Und dann haben morgens beim Einschießen zur DM alle meine Pfeile plötzlich eine starke und beständige Trefferlage nach links. Doch wir schießen uns bei Gegenlicht auf einem nach rechts oben leicht ansteigenden Hang ein; so denke ich, dass dies hieran liegt.

An der ersten Scheibe aber beginnt das Chaos für mich: Wir beginnen auf Scheibe Nr. 38. Ich messe die 80er Scheibe über das sehr verschwommen wirkende Visierkorn auf 48 bis 50 m und stelle knapp unter 50 ein. Erster Schuss links unter der Auflage. Ok, auf 53 m korrigiert: eine linke Zwei, leicht zu tief! Visier auf 54 m nachgestellt, Visierkorn etwas nach links gedreht. Dritter Schuss: eine hohe Zwei, wieder links! – Stark frustriert fange ich an, das Visier nach links zu drehen.
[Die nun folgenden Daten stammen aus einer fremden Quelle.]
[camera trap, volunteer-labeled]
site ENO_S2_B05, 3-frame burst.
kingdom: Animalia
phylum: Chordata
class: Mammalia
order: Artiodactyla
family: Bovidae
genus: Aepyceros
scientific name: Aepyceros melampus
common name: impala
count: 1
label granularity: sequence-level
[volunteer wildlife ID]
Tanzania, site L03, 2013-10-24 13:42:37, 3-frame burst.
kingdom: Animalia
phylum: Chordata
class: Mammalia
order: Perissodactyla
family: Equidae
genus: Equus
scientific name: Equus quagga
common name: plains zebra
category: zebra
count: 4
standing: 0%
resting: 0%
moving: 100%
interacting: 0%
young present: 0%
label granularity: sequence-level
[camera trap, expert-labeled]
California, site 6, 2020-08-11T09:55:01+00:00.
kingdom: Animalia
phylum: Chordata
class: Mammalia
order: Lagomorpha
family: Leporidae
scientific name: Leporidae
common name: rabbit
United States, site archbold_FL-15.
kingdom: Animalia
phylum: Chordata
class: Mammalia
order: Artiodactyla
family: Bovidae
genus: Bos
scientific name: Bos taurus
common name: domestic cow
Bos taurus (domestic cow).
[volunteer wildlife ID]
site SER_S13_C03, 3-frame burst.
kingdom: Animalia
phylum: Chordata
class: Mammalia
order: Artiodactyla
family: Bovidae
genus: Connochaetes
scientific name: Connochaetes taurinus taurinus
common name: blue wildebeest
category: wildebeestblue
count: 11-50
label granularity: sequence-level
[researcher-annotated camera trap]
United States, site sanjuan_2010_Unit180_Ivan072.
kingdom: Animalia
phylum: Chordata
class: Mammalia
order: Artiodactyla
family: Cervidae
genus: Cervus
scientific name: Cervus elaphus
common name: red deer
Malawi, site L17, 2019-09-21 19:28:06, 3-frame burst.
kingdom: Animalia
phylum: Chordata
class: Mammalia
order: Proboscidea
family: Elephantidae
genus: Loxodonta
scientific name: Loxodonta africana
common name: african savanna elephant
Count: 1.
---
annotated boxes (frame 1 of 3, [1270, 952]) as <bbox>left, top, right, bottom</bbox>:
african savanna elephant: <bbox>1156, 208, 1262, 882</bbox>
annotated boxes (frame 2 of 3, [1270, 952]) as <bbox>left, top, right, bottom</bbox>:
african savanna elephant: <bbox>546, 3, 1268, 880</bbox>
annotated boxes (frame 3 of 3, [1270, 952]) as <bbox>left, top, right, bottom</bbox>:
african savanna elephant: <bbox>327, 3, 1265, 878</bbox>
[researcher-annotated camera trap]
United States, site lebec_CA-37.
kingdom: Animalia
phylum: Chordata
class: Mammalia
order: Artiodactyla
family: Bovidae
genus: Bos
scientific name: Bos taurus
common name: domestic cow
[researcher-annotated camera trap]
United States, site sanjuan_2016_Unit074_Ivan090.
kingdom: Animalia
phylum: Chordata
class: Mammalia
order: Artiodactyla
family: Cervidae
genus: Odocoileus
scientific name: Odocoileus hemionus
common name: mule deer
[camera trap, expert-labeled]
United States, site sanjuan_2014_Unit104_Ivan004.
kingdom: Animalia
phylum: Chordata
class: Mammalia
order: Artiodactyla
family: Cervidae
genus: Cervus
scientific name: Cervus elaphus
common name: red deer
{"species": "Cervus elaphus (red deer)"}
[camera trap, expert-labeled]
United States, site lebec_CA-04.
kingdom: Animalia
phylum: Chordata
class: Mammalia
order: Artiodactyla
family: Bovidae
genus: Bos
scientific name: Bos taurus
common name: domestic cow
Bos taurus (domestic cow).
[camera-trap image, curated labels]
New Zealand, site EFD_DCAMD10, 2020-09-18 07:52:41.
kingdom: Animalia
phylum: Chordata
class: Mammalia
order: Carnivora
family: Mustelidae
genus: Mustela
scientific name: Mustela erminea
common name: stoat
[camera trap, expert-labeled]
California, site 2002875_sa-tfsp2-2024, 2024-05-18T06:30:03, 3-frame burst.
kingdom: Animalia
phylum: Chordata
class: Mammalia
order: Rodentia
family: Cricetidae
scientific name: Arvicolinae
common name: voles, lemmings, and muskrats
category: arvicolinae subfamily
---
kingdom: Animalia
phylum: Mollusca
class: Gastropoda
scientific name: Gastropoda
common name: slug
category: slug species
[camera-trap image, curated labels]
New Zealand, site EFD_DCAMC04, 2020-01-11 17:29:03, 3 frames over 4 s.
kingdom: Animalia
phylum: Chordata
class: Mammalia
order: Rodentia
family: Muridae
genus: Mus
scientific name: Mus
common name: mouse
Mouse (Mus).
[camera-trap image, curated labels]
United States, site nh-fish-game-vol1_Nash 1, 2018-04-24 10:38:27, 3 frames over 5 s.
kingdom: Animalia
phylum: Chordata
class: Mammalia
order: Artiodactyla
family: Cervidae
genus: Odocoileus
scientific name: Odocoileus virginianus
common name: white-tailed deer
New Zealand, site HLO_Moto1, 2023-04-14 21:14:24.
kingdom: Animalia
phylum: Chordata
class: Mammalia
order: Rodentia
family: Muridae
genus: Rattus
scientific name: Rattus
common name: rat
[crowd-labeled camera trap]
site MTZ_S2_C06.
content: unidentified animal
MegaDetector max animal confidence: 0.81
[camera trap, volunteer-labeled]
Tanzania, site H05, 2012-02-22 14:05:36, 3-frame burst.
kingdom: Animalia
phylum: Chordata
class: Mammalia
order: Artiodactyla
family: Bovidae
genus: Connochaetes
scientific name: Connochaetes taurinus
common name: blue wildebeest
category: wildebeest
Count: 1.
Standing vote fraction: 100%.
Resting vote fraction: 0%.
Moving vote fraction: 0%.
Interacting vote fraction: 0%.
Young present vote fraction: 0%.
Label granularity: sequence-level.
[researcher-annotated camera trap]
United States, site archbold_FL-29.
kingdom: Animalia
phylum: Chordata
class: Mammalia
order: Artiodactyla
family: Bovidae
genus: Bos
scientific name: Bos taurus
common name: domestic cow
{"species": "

DM Feld 2014 Schießtzettel

DM Feld 2014 Schießtzettel

Inzwischen ziehen sich die Wolken zu einer festen Wolkendecke zusammen und es wird beständig dunkler. Die nächste Scheibe dann Birdies auf ca. 12 m. Mit 5 – 5 – 4 ganz gut, wieder alles links. Wieder leicht nachgestellt. – Die große Katastrophe dann auf unserer sechsten Scheibe (Nr. 43): Wieder etwas bei 50 m. Ich messe 52 m über das wieder sehr verschwommene Visierkorn. Der erste Schuss sieht zentral aus, aber ich kann den Treffer nicht sehen. Auch meine Mitstreiter in der Gruppe sehen den Pfeil nicht. Dann sehe ich etwas Rotes im Gold und denke, dass es mein Pfeil ist. Zweiter Schuss, wieder kommt mir das komisch vor. Mit einem Mal sieht einer meiner Kollegen, dass beide Pfeile schön sauber nebeneinander mittig über der Auflage am Rand der Scheibe stecken: Zwei M! Nun ja, ich korrigiere und der dritte Pfeil wird eine Drei. Komplett frustriert nehme ich die Brille ab und setze wieder die Gleitsichtbrille auf.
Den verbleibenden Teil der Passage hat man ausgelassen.